Actual statistics from Balmoral Park, a harness track near Chicago, Illinois, strongly indicate that reduced takeout can have a very salutary effect on handle. Following are longitudinal data pertaining to Balmoral’s Pick 4 after the takeout rate was slashed from 25% in 2009 to 15% in 2010–an enormous 40% decrease.

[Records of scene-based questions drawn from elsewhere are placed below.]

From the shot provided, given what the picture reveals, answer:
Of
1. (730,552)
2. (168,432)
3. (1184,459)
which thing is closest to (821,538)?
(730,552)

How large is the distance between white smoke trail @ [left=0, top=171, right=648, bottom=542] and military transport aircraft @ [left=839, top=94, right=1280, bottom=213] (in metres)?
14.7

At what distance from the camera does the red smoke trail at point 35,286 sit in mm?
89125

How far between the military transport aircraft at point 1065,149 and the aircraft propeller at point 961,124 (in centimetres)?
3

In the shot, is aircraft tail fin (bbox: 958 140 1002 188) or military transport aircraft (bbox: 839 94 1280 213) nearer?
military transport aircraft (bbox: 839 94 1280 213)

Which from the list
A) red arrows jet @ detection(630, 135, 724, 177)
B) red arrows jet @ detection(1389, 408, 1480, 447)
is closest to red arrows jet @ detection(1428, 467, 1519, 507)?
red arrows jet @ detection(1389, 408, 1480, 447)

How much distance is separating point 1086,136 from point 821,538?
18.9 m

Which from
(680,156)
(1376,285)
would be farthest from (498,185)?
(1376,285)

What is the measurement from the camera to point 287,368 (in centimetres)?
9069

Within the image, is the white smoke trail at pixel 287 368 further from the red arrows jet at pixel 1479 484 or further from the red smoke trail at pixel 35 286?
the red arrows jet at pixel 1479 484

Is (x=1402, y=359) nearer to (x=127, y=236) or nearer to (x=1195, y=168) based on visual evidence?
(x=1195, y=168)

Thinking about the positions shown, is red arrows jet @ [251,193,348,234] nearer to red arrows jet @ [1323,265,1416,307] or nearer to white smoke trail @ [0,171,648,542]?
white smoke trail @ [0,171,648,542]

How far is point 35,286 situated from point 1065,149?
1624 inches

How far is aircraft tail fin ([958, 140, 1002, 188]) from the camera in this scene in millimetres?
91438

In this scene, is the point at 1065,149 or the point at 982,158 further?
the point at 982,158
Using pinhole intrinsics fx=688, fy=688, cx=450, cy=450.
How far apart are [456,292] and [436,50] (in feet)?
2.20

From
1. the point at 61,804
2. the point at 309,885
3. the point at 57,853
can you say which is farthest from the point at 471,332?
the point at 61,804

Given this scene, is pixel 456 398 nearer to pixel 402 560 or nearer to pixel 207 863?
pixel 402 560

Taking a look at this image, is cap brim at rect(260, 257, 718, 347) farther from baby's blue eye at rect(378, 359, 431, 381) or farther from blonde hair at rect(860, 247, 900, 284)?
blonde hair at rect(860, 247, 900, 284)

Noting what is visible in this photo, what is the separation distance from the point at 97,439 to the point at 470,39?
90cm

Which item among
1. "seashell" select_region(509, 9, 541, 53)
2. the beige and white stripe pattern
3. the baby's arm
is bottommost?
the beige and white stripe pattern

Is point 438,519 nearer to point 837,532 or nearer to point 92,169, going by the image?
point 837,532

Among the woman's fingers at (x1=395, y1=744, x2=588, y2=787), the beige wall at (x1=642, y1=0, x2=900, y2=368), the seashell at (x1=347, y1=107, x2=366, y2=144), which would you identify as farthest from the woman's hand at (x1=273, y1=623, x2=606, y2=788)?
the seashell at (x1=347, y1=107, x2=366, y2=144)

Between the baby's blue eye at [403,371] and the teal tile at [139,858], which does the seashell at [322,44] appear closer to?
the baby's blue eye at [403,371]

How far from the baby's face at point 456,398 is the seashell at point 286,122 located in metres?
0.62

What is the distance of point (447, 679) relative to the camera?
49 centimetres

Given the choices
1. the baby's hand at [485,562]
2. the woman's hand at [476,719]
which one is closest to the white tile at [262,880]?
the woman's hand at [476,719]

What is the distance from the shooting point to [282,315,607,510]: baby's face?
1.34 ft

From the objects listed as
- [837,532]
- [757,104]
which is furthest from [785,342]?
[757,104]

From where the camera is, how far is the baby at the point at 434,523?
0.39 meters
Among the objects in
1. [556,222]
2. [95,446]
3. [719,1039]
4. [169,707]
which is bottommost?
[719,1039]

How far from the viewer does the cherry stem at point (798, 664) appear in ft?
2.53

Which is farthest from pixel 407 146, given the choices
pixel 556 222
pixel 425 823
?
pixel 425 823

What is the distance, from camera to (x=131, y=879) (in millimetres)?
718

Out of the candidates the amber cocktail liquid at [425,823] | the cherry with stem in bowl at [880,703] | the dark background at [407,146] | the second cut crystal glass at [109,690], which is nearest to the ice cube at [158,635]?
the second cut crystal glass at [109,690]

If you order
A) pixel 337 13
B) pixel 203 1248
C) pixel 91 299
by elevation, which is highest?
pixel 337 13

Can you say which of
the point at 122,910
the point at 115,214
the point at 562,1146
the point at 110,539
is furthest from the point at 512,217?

Takeout Rate Average Monthly Handle ($)
2009 25% 8,827
2010 15% 14,211
2011 15% 23,675
2012 15% 31,655
2013 15% 32,254
2014 15% 30,895
2015 15% 33,176
Once Balmoral Park cut the takeout rate, handle grew year-over-year except in 2014. The average price elasticity of demand over the seven-year period is 2.32, meaning that for every one percent reduction in the takeout rate, betting handle increased by a remarkable 2.32 percent.
While one cannot extrapolate to the entire North American horse racing pari-mutuel enterprise based on a single bet at a single racetrack, one can conclude that the response of handle to reduced takeout at Balmoral is positive and encouraging. What needs to be done with alacrity is for racetracks in other venues to engage in similar experiments, not by whittling takeout rates by almost imperceptible percentages, but rather, by attention-getting percentages that boost returns to winning bettors.
The future of horse racing depends on such bold action. Unfortunately, top managers at racetracks, for the most part, seem to cling to old ways of doing things, timid and virtually immobilized by the rapidly changing competitive landscape around them.